**TEXT BLOCK**
------------------------------

Introduction: Ski Bike

Picture of Ski Bike

Take sledding to the next level with this easy to make ski bike using a stripped down bike frame. You can make the mounts for the skis with either metal or wood depending on what you have.

Step 1: Cut Your Metal

Picture of Cut Your Metal

To make the metal version of this ski bike you will want to get some steel strips. I used about 1/8th inch thick. You will want to cut your first to pieces how ever high up you want the bike to be. You can cut the metal with whatever you have that can cut metal. I used an angle grinder. I wanted the front to sit 8 inches high and the back to sit 4 inches high so I cut 2 pieces at 8 inches and 2 pieces at 4 inches. You will cut the the third piece later. You will then want to prop your pieces up in a triangle. The angle doesn't matter too much just what ever looks right. you will then want to weld the top part of this triangle connecting the two pieces.

Step 2: Welding

Picture of Welding

After you have welded the top part you will want to flip it upside down and brace it with something. You then will want to take a bike hub with the bar and bearings out and weld that in the inside of the triangle. To get this bike hub I cut all the spokes on a bike wheel and removed the hub from the center. After you have welded the top of your triangle and hub on the inside you are ready to mount your triangle to another strip of steel. I placed the triangle on the steel and marked two inches from either side of the triangle marked it and then cut it. You will use those two inches to mount it to a ski later. After you have cut your steel line the triangle back up and weld it I place.

------------------------------

**DATA RECORDS**

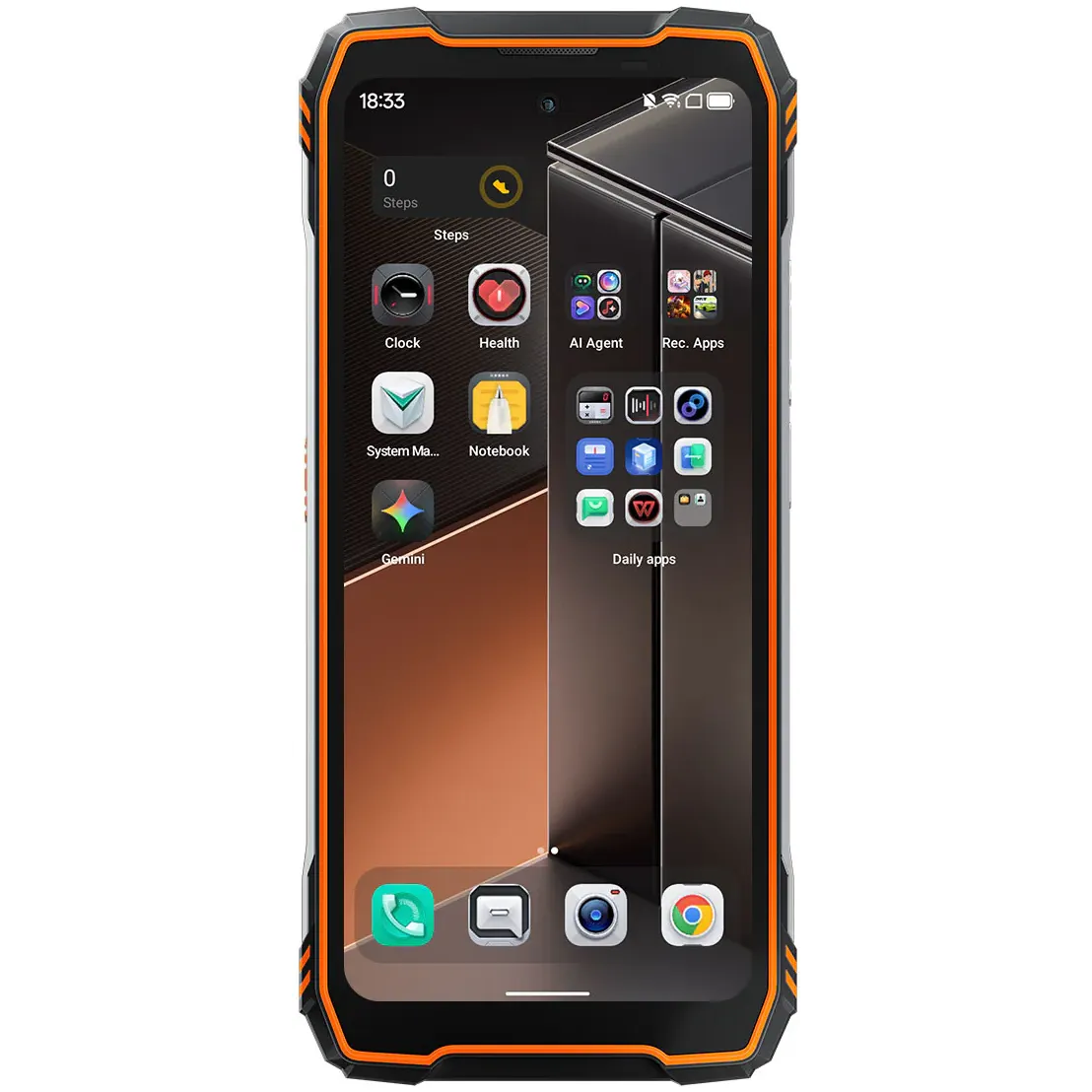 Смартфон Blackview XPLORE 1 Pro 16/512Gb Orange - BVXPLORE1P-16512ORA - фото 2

------------------------------

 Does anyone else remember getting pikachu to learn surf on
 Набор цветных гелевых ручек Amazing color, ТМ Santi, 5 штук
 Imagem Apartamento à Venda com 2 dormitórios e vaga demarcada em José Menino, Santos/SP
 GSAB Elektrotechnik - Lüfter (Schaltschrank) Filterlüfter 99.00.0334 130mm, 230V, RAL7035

------------------------------

**PROBLEM 1**
Reproduce a passage from the ski bike instructions: begin at the words "After you have welded the top part" and stop after the words "it I place.".
**PROBLEM 2**
Condense the paragraph of the ski bike instructions that begins "To make the metal version" into a short list that keeps its main facts.

**ANSWER BOX 1**
After you have welded the top part you will want to flip it upside down and brace it with something. You then will want to take a bike hub with the bar and bearings out and weld that in the inside of the triangle. To get this bike hub I cut all the spokes on a bike wheel and removed the hub from the center. After you have welded the top of your triangle and hub on the inside you are ready to mount your triangle to another strip of steel. I placed the triangle on the steel and marked two inches from either side of the triangle marked it and then cut it. You will use those two inches to mount it to a ski later. After you have cut your steel line the triangle back up and weld it I place.

**ANSWER BOX 2**
- For the metal version, use steel strips about 1/8 inch thick.
- Cut the first pieces to the height you want the bike to sit, using any tool that cuts metal (an angle grinder was used here).
- For a front height of 8 inches and a back height of 4 inches, cut two 8-inch pieces and two 4-inch pieces. The third piece is cut later.
- Prop the pieces up in a triangle at whatever angle looks right.
- Weld the top of the triangle where the two pieces meet.